I think the Science Committee can offer analysis services and charge outside companies for them (it’d be a very nice contribution to the overall DMS budget). Now I’m no fancy big city lawyer, but seems to me if we were ever to offer a bad analysis that costs a company money, then I think we it’s possible that we open DMS up to liability issues. It’s still a possibility on the table for now as far as I know that we can look into further.

We almost have a finished Raman spectrometer but not yet. The next main step is to construct a vacuum chamber around the spectrometer with an embedded optical window and then test the readout of the detector. If all’s good, then we go for our first big milestone, proof-of-concept Raman spectrum acquisition. After proof-of-concept, we pause, and discuss aims vs. costs for the next build. I’ll be up there early tomorrow evening if you and/or anybody else wants to stop by for an overview to the Raman.

Pots of Gold
Biology is the Science of the 21st century. Most other areas of Science are past their Renaissance golden eras. However, materials still have quite a ways to come and looks like some improvements can be made on the space exploration front. I like your strategy and it makes since for quick, easy, and continued steady flows of income and I’m all for that as long as it’s also in line with something trying to establish itself 1-2 years out in front.

High-throughput screening analysis for biological research is more and more becoming the norm in place of targeted, strategically planned research and hey why not? This principle can also be applied to materials research and material processing too, check out my post here on using CRISPR for exploring new possibilities for nanomaterial processing. I’m talking stuff like running 4096 well plates in minutes and setting up experiments with >1,000,000 samples… neural nets - check… data management - you betcha. We’ll yet find that antibiotic that kills every last one of any bacteria that pisses us off.

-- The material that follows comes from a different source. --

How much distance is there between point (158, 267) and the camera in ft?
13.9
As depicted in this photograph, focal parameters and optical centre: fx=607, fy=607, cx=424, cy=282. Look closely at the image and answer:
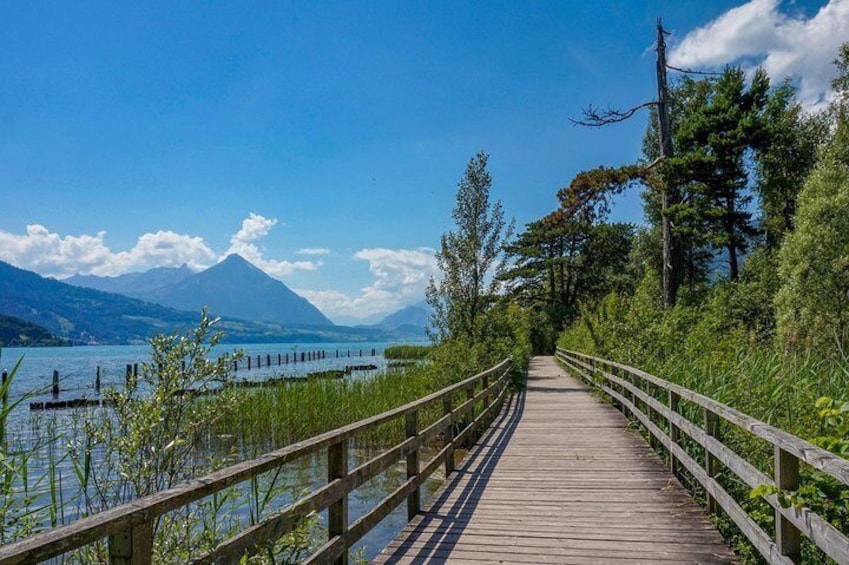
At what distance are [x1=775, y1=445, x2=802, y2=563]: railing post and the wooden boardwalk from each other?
991 mm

Raman can find surprising, game-changing, 5-yr plan disrupting, niche applications in conjunction with a modifying or adjoining technique like SERS or TERS. If you read the Wiki on SERS, take note of the “single molecule detection blip”. It’s these detection ranges biologists are often looking for. So, take an analyte-detecting enzyme linked to a SERS active surface and throw it in a 4096-well Raman spectrometer plate reader and you just drank somebody’s milkshake.

Yea, I’m wondering for the time being what we really need from an optical table. I think some screw holes drilled in some 1/2" aluminum would be a great start in place of compressed air balanced surfaces… which I’m pretty sure are thousands of dollars.